CONSTRUCTS COMPRISING NEURONAL VIABILITY FACTORS AND USES THEREOF

Abstract

The present invention relates to improved constructs comprising the short and long Rod-Derived Cone Viability Factors and to methods for treating retinal degenerative diseases.

Claims

1. An adeno-associated vector (AAV) comprising: a first expression cassette comprising a first nucleic acid encoding RdCVF and a second expression cassette comprising a second nucleic acid encoding RdCVFL, wherein said first and second expression cassettes display less than 200 contiguous identical nucleotides.

2. An AAV according to claim 1, wherein said first and second expression cassettes display at most 54 contiguous identical nucleotides.

3. An AAV according to claim 1, wherein said first and second expression cassettes display at most 9 contiguous identical nucleotides.

4. An AAV according to claim 1, wherein the AAV is a serotype AAV2/8.

5. An AAV according to claim 1, wherein the first nucleic acid encoding RdCVF is under the control of an ubiquitous promoter, preferably the CMV/CBA promoter.

6. An AAV according to claim 1, wherein the second nucleic acid encoding RdCVFL is under the control of the cone-opsin promoter.

7. An AAV according to claim 1, wherein the AAV has a nucleic acid sequence as set forth in the group consisting of SEQ ID NO: 6, SEQ ID NO: 7, SEQ ID NO: 8, SEQ ID NO: 9, and SEQ ID NO:14.

8. An AAV according to claim 1, wherein the AAV has a nucleic acid sequence as set forth in SEQ ID NO: 6.

9. An AAV according to claim 1 wherein the first nucleic acid comprises a codon-optimized cDNA encoding RdCVF as set forth in SED IQ NO: 12, and wherein the second nucleic acid comprises a codon-optimized cDNA encoding RdCVFL as set forth in SED IQ NO: 13.

10. An AAV according to claim 1, wherein the AAV further comprises a stuffer sequence of SEQ ID NO:10.

11. Method of treatment of a retinal neurodegenerative disorder comprising the administration of an AAV according to claim 1 to a patient in need.

12. Method according to claim 11, wherein said retinal neurodegenerative disorder is chosen in the group consisting of: retinitis pigmentosa, age-related macular degeneration, Bardet-Biedel syndrome, Bassen-Komzweig syndrome, Best disease, choroidema, gyrate atrophy, Leber congenital amaurosis, Refsum disease, Stargardt disease or Usher syndrome.

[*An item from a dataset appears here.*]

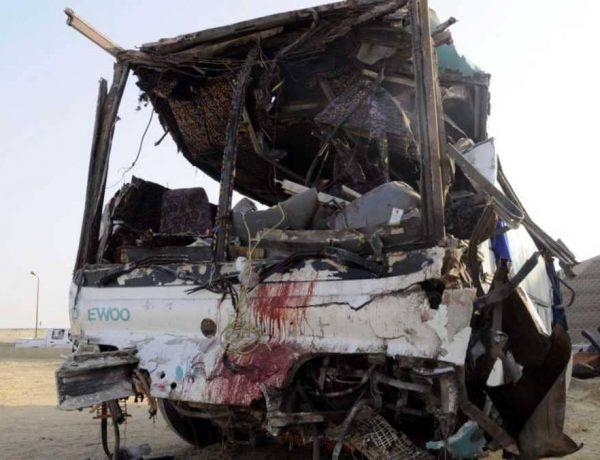 مصرع مواطن فلسطيني بحادث سير في مصر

13. Method according to claim 11, wherein said retinal neurodegenerative disorder is retinitis pigmentosa.

14. Method according to claim 11, wherein said AAV is administered by sub-retinal injection.

15. Method for treating a patient suffering from a retinal degenerative disease comprising the step consisting of administering to said patient a therapeutically effective amount of an adeno-associated vector (AAV) comprising: a first expression cassette comprising a first nucleic acid encoding RdCVF and a second expression cassette comprising a second nucleic acid encoding RdCVFL, wherein said first and second expression cassettes display less than 200 contiguous identical nucleotides.

16. Method according to claim 15, wherein said retinal neurodegenerative disorder is chosen in the group consisting of: retinitis pigmentosa, age-related macular degeneration, Bardet-Biedel syndrome, Bassen-Komzweig syndrome, Best disease, choroidema, gyrate atrophy, Leber congenital amaurosis, Refsum disease, Stargardt disease or Usher syndrome.

17. Method according to claim 15, wherein said retinal neurodegenerative disorder is retinitis pigmentosa.

18. Method according to claim 15, wherein said AAV is administered by sub-retinal injection.

19. A pharmaceutical composition comprising an AAV according to claim 1 and a pharmaceutically acceptable carrier.

20. An AAV comprising a nucleic acid having the sequence set forth in SEQ ID NO:10, wherein said nucleic acid having the sequence as set forth in SEQ ID NO:10 is not present in an expression cassette.

Description

FIGURES LEGENDS

FIGS. 1A-D: Schematic Representation of Preferred Constructs According to the Invention

[0096] FIG. 1A represents the construct CT35, a comparative example (thus not a construct according to the present invention) disclosed in WO2016/185037. FIGS. 1B, IC and 1D respectively represent constructs 3 (C03), 6 (C06) and 11 (C11) according to the invention.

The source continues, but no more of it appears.